If, by using concurrency and by observing the system, more than one computation is executed at the same time (literally), as my body can breathe and type without alternating between the two, then you achieved parallelism. So in this scenario the system has to be concurrent already (both breathing and typing advance while I'm writing this comment) but it has to have the resources to be parallel (my typing motor skills and the breathing apparatus do not communicate and work independently).
Same as above, they could be, maybe not. You hint at the "not" scenario when the threads are not executing at the same time when you talk about the GIL later on and boundness.
I guess you mean cores here.
This is a typo. The GIL limits multithreading, not multiprocessing. I wouldn't call it a hindrance but more a design choice, but that's entirely a personal point of view, the objective part is that I'm sure you meant multithreading here, not multiprocessing.
Hope this helps, concurrency is tricky :-)
Thanks for the input @ryhmes. I knew concurrency was really trick that why I was a bit skeptical about writing it. Changes have been made
Eheh don't worry, it's just a complicated topic and the fact that a lot of tutorials around still confuse the two doesn't help. It took me a while as well to have the picture clear in my head.
Thanks for the corrections!
If your use of these terms is accurate to current use, I feel like they’ve been misappropriated a little.
Concurrent literally means running simultaneously, while parallelism expresses multiplicity but also similarity, so it seems like parallelism should be reserved for code where the same block or instruction is being executed concurrently (whether via SIMD instructions or SIMD code) while concurrency would refer to e.g. execution of multithreaded code where one thread handles IO, and one handles computation, but both still run simultaneously.

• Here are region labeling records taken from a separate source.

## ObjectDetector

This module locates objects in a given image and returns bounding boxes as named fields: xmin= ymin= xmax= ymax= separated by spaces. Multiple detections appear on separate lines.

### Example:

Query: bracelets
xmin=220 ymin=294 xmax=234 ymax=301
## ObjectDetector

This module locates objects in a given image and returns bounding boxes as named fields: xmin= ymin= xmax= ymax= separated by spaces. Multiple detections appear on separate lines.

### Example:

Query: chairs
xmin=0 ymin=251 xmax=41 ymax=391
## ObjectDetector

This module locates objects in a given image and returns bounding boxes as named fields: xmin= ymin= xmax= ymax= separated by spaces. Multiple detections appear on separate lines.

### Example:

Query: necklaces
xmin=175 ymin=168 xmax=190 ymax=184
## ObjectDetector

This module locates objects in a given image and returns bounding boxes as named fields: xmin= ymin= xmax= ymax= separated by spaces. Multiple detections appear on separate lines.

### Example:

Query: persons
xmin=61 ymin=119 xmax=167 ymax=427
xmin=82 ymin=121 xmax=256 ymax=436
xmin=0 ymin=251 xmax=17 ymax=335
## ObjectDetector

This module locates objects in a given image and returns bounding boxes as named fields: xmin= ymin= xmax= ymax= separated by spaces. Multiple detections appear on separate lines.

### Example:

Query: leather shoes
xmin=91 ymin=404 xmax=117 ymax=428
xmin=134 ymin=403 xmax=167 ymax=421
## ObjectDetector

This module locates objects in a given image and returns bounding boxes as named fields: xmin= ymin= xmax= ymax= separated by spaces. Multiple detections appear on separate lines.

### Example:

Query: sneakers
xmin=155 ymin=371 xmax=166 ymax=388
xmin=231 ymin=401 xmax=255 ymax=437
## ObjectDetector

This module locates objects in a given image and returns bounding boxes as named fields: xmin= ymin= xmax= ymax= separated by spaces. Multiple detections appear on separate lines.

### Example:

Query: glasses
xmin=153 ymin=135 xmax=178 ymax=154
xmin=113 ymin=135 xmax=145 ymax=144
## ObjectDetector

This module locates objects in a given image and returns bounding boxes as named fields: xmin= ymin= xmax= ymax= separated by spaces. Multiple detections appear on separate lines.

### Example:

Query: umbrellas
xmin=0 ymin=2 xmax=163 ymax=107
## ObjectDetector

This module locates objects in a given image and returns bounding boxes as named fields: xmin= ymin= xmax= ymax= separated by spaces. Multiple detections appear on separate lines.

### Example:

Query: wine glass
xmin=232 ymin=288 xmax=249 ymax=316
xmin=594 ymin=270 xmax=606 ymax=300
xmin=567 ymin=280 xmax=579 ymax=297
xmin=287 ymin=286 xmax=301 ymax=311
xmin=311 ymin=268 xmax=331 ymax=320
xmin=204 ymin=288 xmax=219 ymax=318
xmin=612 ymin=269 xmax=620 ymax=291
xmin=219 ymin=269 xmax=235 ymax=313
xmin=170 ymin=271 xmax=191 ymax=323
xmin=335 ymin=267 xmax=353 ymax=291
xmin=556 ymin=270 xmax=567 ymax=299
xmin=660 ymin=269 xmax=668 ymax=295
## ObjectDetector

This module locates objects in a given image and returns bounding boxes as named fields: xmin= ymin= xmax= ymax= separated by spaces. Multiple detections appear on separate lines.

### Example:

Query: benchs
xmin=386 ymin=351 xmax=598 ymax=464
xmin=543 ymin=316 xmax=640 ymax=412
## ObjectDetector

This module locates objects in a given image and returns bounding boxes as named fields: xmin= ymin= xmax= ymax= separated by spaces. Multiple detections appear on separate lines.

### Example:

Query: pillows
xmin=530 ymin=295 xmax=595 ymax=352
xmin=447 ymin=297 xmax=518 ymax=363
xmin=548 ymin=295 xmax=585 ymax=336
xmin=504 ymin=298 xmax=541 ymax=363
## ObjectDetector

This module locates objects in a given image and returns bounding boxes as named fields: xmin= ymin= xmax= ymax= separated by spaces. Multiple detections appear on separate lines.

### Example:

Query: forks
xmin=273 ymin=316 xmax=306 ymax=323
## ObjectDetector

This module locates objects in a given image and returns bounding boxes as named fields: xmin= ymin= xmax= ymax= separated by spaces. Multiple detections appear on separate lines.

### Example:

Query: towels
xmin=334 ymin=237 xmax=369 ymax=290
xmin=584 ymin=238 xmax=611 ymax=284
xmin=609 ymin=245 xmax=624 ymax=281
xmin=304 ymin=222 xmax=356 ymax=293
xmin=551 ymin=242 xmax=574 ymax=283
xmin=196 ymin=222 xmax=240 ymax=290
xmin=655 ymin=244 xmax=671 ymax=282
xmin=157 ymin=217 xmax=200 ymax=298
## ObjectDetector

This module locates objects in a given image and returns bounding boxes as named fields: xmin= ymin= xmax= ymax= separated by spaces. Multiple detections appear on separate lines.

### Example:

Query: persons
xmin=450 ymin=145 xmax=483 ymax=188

By extension, code written to be able to execute multiple threads simultaneously should be incapable of actual concurrency if executing on a single (non-pipelined) processor core because in any sufficiently small slice of time, only one thing is happening at once. That is to say, context-switching shouldn’t be counted as concurrency.

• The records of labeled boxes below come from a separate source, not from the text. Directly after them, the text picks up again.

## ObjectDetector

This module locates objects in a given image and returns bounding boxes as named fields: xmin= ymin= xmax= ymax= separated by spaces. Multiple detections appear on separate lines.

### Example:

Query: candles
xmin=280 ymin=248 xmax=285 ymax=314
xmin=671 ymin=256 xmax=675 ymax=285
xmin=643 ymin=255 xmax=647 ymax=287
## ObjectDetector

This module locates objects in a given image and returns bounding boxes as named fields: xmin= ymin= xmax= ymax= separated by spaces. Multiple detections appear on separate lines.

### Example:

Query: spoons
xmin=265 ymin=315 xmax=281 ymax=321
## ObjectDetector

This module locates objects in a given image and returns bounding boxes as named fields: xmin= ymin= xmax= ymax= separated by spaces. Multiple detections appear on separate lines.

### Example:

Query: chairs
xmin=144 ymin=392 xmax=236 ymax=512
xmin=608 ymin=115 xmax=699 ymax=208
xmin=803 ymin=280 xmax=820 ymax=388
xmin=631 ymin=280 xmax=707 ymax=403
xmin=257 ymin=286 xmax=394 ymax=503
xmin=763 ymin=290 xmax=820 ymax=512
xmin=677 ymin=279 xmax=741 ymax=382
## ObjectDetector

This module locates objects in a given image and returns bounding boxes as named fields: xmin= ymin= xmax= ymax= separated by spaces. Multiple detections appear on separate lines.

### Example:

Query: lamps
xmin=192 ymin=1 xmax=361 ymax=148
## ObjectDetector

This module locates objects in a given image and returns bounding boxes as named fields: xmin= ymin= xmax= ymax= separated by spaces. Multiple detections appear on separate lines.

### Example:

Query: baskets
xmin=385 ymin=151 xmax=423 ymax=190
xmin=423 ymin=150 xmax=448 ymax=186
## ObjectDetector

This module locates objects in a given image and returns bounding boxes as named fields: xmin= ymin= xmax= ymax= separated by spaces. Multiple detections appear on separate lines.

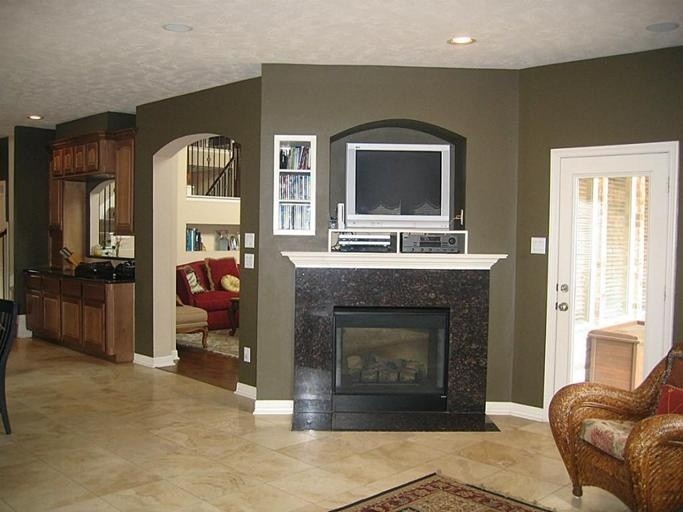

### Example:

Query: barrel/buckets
xmin=218 ymin=230 xmax=228 ymax=251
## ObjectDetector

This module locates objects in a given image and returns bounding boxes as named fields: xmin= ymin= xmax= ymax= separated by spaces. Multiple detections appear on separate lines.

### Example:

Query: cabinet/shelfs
xmin=273 ymin=134 xmax=316 ymax=236
xmin=24 ymin=269 xmax=134 ymax=363
xmin=113 ymin=128 xmax=136 ymax=235
xmin=48 ymin=155 xmax=63 ymax=231
xmin=48 ymin=131 xmax=115 ymax=181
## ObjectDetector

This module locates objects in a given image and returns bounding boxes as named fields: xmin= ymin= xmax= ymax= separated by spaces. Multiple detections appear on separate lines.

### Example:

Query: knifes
xmin=59 ymin=247 xmax=73 ymax=257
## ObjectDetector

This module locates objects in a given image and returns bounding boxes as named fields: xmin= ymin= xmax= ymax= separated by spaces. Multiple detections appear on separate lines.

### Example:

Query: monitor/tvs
xmin=346 ymin=142 xmax=455 ymax=232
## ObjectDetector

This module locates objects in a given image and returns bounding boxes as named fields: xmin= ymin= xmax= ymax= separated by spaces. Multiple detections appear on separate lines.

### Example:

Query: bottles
xmin=186 ymin=226 xmax=201 ymax=251
xmin=215 ymin=230 xmax=237 ymax=251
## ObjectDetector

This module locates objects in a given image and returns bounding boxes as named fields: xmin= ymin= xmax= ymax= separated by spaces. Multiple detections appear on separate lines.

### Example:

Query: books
xmin=184 ymin=226 xmax=202 ymax=252
xmin=277 ymin=144 xmax=311 ymax=230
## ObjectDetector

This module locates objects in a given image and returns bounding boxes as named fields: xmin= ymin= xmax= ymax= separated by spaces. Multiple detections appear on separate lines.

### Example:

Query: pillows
xmin=205 ymin=257 xmax=240 ymax=292
xmin=176 ymin=294 xmax=184 ymax=306
xmin=185 ymin=270 xmax=205 ymax=294
xmin=221 ymin=274 xmax=240 ymax=292
xmin=651 ymin=350 xmax=683 ymax=415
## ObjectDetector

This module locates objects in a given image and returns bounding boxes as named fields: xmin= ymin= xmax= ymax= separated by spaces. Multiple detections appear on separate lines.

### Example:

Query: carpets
xmin=176 ymin=329 xmax=240 ymax=358
xmin=327 ymin=473 xmax=555 ymax=512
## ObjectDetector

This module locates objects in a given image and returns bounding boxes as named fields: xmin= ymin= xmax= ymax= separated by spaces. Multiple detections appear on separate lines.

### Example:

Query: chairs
xmin=176 ymin=294 xmax=209 ymax=348
xmin=549 ymin=344 xmax=683 ymax=512
xmin=0 ymin=299 xmax=17 ymax=435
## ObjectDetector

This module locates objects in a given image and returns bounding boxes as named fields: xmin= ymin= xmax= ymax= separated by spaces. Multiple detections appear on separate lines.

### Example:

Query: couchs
xmin=176 ymin=261 xmax=240 ymax=330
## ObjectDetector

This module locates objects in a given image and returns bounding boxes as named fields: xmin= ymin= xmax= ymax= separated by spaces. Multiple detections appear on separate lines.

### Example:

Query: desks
xmin=585 ymin=320 xmax=646 ymax=393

Thanks for the comment Ian. It's interesting because there's no universal consensus on the definition of the two. It's not the first time that I hear slightly different definitions of the two terms. I believe it's also because we tend to create definition in abstract and not relative to a context.
Taking into account your premises: how would you define code that runs in a single thread but that's able to advance multiple units of computation? The age old c10k problem implemented using select/poll/epoll/kqueue/iocp for example.
Hm, yes, this almost seems analogous to the question of "how many things are you juggling at a time" vs "how many things do you have in your hand when you're juggling N things".
As to the c10k question: it's not a question I'd thought about -- it's still a form of multithreading, isn't it? Only one thing happens at once, but context-switching between threads, even if they're not formally labelled as threads, say, as green threads, 'coroutines', or even just handler contexts, can occur. It seems like "multiplexing" might even be an appropriate term to use, analogously to the use in signal transmission.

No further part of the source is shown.